The deadly mix of airborne particles damages the lungs, and prolonged exposure has been linked to heart and lung diseases, respiratory infections, and adverse birth outcomes.
Diwali firecrackers only added to the breathlessness as Delhi lived up to its reputation as one of the world’s most polluted cities.

How does cloud seeding work?
In a way, it is akin to “nudging” the sky into raining. Scientists pick a cloud to “seed”, depending on its type, its height, the status of the atmosphere and stratification, and estimate the moisture distribution.

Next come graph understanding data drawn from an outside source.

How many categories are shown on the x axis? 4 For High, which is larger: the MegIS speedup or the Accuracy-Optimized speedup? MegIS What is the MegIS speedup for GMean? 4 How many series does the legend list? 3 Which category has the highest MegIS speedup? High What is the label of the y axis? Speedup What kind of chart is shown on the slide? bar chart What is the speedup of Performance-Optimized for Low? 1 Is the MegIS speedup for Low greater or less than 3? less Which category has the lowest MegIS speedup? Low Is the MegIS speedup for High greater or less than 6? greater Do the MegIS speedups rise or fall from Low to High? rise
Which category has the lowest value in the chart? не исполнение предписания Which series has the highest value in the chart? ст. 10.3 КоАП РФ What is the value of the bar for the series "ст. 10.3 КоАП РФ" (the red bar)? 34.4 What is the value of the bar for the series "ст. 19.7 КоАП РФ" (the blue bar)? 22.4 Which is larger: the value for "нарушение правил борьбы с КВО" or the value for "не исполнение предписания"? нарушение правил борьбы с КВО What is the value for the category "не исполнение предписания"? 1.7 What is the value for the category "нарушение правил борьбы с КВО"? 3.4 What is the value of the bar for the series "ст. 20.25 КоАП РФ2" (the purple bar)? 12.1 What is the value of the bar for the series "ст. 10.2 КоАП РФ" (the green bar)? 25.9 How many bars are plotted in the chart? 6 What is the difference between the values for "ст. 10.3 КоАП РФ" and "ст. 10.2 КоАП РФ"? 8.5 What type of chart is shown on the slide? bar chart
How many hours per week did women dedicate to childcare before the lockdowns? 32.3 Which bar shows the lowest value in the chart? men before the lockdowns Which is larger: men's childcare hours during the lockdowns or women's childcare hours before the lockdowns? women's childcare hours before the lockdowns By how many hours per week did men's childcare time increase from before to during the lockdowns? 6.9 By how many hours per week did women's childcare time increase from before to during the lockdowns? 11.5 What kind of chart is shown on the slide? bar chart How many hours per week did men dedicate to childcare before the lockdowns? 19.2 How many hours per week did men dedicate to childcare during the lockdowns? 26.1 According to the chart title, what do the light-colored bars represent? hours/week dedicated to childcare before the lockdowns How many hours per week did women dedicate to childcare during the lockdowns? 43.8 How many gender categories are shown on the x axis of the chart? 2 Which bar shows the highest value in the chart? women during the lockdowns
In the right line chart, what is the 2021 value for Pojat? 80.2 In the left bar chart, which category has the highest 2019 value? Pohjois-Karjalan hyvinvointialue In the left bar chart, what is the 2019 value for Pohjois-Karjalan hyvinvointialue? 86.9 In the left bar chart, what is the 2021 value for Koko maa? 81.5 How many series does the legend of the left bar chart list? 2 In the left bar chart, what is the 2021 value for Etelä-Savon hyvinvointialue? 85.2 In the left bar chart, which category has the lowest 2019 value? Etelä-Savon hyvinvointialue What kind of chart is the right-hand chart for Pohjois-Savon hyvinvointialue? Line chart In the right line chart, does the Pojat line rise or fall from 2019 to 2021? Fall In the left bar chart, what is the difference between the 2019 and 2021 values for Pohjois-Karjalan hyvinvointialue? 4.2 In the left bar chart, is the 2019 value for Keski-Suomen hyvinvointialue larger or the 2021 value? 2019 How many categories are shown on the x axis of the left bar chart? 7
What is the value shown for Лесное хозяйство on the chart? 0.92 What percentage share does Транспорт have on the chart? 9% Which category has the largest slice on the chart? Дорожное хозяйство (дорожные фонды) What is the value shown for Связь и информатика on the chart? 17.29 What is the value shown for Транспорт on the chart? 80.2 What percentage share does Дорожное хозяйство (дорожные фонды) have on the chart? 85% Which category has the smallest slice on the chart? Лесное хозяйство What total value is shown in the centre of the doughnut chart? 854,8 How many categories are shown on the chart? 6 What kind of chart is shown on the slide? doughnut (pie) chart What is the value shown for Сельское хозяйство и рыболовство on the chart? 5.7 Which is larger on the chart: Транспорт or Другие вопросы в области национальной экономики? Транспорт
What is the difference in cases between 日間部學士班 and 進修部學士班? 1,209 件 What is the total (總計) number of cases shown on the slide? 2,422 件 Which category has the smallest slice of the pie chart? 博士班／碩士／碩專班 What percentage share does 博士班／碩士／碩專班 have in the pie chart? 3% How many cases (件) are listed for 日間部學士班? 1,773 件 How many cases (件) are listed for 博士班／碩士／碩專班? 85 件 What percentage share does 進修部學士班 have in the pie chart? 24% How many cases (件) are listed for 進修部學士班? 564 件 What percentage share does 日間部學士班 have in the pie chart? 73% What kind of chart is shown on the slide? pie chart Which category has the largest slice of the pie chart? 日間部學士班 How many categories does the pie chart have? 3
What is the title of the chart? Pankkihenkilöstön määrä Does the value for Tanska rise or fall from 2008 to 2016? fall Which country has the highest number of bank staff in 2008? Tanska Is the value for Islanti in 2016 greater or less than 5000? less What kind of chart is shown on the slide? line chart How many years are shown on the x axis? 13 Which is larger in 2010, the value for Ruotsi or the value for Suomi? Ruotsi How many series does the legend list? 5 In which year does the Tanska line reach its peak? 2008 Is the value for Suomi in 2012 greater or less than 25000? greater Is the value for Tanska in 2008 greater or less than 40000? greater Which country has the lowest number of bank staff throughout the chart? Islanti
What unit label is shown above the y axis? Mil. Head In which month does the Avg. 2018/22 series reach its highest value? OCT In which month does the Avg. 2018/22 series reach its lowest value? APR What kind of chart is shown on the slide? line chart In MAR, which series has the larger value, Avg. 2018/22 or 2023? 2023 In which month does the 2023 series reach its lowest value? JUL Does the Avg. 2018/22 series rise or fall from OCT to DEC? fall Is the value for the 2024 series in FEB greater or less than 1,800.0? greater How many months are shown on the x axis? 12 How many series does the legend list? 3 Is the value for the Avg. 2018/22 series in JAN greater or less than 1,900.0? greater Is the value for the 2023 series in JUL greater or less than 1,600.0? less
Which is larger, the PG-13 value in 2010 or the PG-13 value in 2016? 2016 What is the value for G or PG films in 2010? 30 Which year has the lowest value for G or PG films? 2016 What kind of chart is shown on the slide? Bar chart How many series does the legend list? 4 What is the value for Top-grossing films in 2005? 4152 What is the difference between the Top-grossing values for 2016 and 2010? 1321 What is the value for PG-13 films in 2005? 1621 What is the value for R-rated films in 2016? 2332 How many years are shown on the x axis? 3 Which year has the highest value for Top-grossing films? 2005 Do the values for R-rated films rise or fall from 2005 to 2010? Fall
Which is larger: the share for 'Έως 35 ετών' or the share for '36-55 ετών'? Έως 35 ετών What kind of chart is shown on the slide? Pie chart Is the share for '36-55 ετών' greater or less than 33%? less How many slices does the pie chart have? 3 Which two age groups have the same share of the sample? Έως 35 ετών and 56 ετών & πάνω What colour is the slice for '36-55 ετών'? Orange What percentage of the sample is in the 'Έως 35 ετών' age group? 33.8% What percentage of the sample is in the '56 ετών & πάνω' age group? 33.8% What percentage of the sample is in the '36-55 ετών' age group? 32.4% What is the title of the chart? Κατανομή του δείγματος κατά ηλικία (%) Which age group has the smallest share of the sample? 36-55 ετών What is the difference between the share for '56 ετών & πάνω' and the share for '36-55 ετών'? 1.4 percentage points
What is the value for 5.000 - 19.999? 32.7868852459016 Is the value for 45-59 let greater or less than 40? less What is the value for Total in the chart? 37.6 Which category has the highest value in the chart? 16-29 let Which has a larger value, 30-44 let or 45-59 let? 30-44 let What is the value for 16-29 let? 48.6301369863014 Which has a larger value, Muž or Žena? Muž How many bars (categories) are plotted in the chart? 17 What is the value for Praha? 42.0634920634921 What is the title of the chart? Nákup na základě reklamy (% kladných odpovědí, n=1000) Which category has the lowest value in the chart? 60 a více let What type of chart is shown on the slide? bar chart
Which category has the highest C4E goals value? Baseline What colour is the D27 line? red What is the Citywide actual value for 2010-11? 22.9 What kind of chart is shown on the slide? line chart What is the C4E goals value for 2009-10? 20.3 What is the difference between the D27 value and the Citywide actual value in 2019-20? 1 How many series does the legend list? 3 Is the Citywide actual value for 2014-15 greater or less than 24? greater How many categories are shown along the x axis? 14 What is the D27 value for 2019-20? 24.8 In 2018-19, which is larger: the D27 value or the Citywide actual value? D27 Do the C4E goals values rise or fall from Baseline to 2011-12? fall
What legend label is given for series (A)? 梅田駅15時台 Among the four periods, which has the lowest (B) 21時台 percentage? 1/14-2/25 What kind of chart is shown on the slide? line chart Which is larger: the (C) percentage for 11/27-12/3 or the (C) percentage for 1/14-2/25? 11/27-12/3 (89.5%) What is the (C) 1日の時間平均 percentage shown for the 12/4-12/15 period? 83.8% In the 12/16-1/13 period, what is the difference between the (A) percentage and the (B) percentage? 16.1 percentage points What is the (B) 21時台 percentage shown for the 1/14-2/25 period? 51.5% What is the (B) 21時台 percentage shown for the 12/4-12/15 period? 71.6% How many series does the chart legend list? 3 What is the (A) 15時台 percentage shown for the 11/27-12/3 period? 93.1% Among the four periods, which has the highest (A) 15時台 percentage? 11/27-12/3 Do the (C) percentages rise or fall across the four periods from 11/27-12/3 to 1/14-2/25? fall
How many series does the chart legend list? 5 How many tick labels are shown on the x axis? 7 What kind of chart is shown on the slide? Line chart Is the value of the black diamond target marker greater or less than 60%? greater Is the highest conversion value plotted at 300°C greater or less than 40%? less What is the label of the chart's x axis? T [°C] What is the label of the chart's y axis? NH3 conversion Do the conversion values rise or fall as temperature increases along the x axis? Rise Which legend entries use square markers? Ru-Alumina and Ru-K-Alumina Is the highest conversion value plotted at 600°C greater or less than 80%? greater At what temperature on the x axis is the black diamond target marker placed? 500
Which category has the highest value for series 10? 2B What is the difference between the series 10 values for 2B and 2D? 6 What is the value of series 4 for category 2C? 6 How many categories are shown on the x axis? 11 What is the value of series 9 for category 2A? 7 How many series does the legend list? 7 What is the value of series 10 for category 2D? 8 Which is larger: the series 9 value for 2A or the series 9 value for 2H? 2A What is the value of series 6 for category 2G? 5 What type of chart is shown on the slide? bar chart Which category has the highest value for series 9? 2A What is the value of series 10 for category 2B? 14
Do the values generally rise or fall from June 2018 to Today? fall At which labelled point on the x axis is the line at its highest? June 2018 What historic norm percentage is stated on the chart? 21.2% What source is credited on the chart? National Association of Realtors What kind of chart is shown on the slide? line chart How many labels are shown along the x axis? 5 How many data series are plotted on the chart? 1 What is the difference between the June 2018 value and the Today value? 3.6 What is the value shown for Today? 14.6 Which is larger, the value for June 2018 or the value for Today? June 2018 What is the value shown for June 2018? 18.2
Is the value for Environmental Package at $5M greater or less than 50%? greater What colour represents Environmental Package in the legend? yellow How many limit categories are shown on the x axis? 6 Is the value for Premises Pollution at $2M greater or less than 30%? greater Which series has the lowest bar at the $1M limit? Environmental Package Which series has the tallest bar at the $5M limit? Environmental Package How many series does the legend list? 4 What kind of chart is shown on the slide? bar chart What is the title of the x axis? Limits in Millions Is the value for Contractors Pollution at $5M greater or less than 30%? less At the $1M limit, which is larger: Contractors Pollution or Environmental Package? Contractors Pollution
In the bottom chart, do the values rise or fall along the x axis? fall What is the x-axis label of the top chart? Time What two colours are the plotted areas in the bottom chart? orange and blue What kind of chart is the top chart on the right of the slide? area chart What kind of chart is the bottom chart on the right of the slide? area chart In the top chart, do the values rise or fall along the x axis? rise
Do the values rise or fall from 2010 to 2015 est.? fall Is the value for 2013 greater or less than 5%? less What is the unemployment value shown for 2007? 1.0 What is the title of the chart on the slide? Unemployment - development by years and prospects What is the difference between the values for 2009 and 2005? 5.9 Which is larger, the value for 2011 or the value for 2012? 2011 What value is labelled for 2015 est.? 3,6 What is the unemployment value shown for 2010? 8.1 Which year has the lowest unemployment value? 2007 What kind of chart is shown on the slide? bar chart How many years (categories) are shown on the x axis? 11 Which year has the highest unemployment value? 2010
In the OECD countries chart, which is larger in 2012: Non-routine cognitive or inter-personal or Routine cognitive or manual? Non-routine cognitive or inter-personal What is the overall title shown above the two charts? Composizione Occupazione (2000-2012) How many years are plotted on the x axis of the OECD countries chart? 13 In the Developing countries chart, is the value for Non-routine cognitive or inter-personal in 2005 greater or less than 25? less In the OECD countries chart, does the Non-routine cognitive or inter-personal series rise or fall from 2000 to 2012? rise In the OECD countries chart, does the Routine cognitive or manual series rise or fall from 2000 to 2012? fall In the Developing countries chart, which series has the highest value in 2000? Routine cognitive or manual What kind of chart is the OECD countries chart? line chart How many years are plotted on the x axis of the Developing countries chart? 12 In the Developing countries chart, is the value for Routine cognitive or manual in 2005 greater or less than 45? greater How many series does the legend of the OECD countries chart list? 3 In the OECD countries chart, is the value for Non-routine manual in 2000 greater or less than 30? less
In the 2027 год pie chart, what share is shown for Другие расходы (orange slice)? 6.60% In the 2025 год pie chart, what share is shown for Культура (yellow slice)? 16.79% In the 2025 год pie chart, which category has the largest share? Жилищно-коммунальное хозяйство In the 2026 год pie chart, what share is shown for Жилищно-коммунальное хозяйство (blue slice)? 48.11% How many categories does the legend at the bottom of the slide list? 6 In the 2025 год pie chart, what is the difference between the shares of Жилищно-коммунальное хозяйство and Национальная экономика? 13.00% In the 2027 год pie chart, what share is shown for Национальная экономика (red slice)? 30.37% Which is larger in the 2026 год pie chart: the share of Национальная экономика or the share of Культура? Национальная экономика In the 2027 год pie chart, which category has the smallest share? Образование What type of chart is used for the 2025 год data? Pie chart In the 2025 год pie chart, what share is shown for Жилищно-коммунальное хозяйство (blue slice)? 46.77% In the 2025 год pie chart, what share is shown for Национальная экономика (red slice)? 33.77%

Then, loaded planes or drones spray tiny particles of salt, usually silver iodide, into moisture-filled clouds. These act like “seeds”, providing water vapour with something to cling to. As more droplets gather around these particles, they grow heavier until they fall as rain – hopefully washing away the low-hanging pollution as they do.
On Tuesday, images shared by the Indian Institute of Technology, Kanpur showed substances being released from flares attached to an aircraft as it flew in a cloudy sky.
Does it work?
Scientific results have been mixed. Cloud seeding cannot create natural clouds, and the evidence that seeding reliably increases rainfall remains weak and contested, noted Shahzad Gani and Krishna AchutaRao, professors at the Centre for Atmospheric Sciences, IIT Delhi, in a column for The Hindu on October 24.
Plus, experts worry that a significant accumulation of these salts in the soil after rain could actually be harmful to the ecosystem.
The artificial rain can also only provide temporary respite, experts argue, against an ever-lasting problem in New Delhi.
“Cloud seeding is just another gimmick in a series of similar unscientific ideas, like smog towers, suggesting that flashy interventions can substitute for serious, structural solutions,” Gani and AchutaRao wrote.